Page text section start
Sunday, May 24, 2009

This week in persecuted church history (May 24-30)

Consider the outcome of their way of life, and imitate their faith.
Hebrews 13:7b (ESV)

May 24, 1689: Parliament passes England's Toleration Act, granting freedom of worship to Dissenters (non-Anglican Protestants) but not to Catholics and atheists.

May 24, 2008: Police raid a private home and jail 25 Christians who had gathered in Adi Kuala on Eritrea's Independence Day to pray for their nation.

May 25, 2007: Uzbek pastor Dmitry Shestakov transferred to a closed labour camp in the city of Navoi to serve the rest of his sentence for refusing to "repent for the crime he has committed."

May 26, 1521: The Edict of Worms formally condemns Martin Luther's teachings , and he is put under the ban of the Holy Roman Emperor. Those who fear for his life then kidnap Luther and hide him in Fredericks Wartbury castle.

May 26, 1647: Massachusetts enacts a law forbidding any Jesuit or Roman Catholic priest from entering Puritan jurisdictions. Second-time offenders could face execution.

May 28, 2004: Samuel Masih, a Pakistani Christian in jail accused of blasphemy, dies in hospital of injuries suffered from beatings at the hands of his guards.

May 29, 1660: England's King Charles II triumphantly enters London, marking the full restoration of the monarchy. Though he promised religious liberty, he cracked down on Dissenters (including John Bunyan) following a 1661 attempt by religious fanatics to overthrow him.
Page text section end
Dataset content section start
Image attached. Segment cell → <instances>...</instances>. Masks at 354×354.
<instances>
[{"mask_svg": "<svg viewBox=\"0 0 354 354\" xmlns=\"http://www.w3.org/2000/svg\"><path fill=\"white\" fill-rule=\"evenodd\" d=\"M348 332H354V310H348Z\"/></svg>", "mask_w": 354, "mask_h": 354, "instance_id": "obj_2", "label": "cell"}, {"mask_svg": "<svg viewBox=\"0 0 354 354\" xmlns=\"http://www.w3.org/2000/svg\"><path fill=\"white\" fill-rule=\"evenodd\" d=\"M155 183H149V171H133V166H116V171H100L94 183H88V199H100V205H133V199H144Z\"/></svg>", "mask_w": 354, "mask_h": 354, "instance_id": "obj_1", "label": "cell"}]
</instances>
Dataset content section end
## Task directions
Please copy out the persecuted church history post above in full, word for word.

## Exercise answer
Sunday, May 24, 2009

This week in persecuted church history (May 24-30)

Consider the outcome of their way of life, and imitate their faith.
Hebrews 13:7b (ESV)

May 24, 1689: Parliament passes England's Toleration Act, granting freedom of worship to Dissenters (non-Anglican Protestants) but not to Catholics and atheists.

May 24, 2008: Police raid a private home and jail 25 Christians who had gathered in Adi Kuala on Eritrea's Independence Day to pray for their nation.

May 25, 2007: Uzbek pastor Dmitry Shestakov transferred to a closed labour camp in the city of Navoi to serve the rest of his sentence for refusing to "repent for the crime he has committed."

May 26, 1521: The Edict of Worms formally condemns Martin Luther's teachings , and he is put under the ban of the Holy Roman Emperor. Those who fear for his life then kidnap Luther and hide him in Fredericks Wartbury castle.

May 26, 1647: Massachusetts enacts a law forbidding any Jesuit or Roman Catholic priest from entering Puritan jurisdictions. Second-time offenders could face execution.

May 28, 2004: Samuel Masih, a Pakistani Christian in jail accused of blasphemy, dies in hospital of injuries suffered from beatings at the hands of his guards.

May 29, 1660: England's King Charles II triumphantly enters London, marking the full restoration of the monarchy. Though he promised religious liberty, he cracked down on Dissenters (including John Bunyan) following a 1661 attempt by religious fanatics to overthrow him.